I have a table with 10 million records in it. Is that considered a lot of records? Should I be worried about search times? If not, it will keep growing, so what is cons
Ditto other posters on how "large" depends what your data is, what kind of query you want to do, what your hardware is, and what your definition of a reason search time is.
But here's one way to define "large": a "large" table is one that exceeds the amount of real memory the host can allocate to SQL Server. SQL Server is perfectly capable of working with tables that greatly exceed physical memory in size, but any time a query requires a table scan (i.e., reading every record) of such a table, you will get clobbered. Ideally you want to keep the entire table in memory; if that is not possible, you at least want to keep the necessary indexes in memory. If you have an index that supports your query and you can keep that index in RAM, performance will still scale pretty well.

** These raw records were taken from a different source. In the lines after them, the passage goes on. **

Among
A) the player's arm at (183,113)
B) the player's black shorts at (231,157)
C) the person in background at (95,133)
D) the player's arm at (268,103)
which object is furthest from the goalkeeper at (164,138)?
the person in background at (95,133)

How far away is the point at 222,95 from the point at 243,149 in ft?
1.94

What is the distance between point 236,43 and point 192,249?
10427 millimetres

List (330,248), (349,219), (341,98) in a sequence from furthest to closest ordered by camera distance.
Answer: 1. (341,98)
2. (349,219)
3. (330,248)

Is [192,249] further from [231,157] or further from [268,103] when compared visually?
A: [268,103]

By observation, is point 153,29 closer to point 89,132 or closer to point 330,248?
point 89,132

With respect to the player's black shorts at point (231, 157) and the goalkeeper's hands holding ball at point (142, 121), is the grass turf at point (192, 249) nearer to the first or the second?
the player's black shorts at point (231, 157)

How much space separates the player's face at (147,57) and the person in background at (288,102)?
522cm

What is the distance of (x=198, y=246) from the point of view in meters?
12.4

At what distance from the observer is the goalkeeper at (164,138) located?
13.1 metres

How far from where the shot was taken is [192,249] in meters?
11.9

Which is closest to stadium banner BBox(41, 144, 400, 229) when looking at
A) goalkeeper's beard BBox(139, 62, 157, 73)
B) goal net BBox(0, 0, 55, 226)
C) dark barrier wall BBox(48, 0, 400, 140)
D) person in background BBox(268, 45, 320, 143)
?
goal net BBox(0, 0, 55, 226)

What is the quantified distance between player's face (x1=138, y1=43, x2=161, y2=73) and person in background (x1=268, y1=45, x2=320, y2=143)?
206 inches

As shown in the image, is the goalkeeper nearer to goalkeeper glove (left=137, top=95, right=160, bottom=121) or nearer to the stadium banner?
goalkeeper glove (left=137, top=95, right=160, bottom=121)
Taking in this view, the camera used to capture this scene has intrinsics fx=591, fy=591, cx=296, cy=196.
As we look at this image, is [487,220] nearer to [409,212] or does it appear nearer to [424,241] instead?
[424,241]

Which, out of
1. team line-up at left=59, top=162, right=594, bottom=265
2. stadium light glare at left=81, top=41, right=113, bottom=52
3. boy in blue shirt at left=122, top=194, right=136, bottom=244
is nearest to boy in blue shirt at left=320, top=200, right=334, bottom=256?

If it is not obvious to you as a designer what your clustered index (physical arrangement of data) and non-clustered indexes (pointers to the clustered index, essentially) should be, SQL Server comes with very good profiling tools that will help you define indexes in appropriate ways for your workload.
Finally, consider throwing hardware at the problem. SQL Server performance is nearly always memory-bound rather than cpu-bound, so don't buy a fast 8-core machine and cripple it with 4 GB of physical memory. If you need reliably low latency from a 100 GB database, consider hosting it on a machine with 64 GB---or even 128 GB---of ram.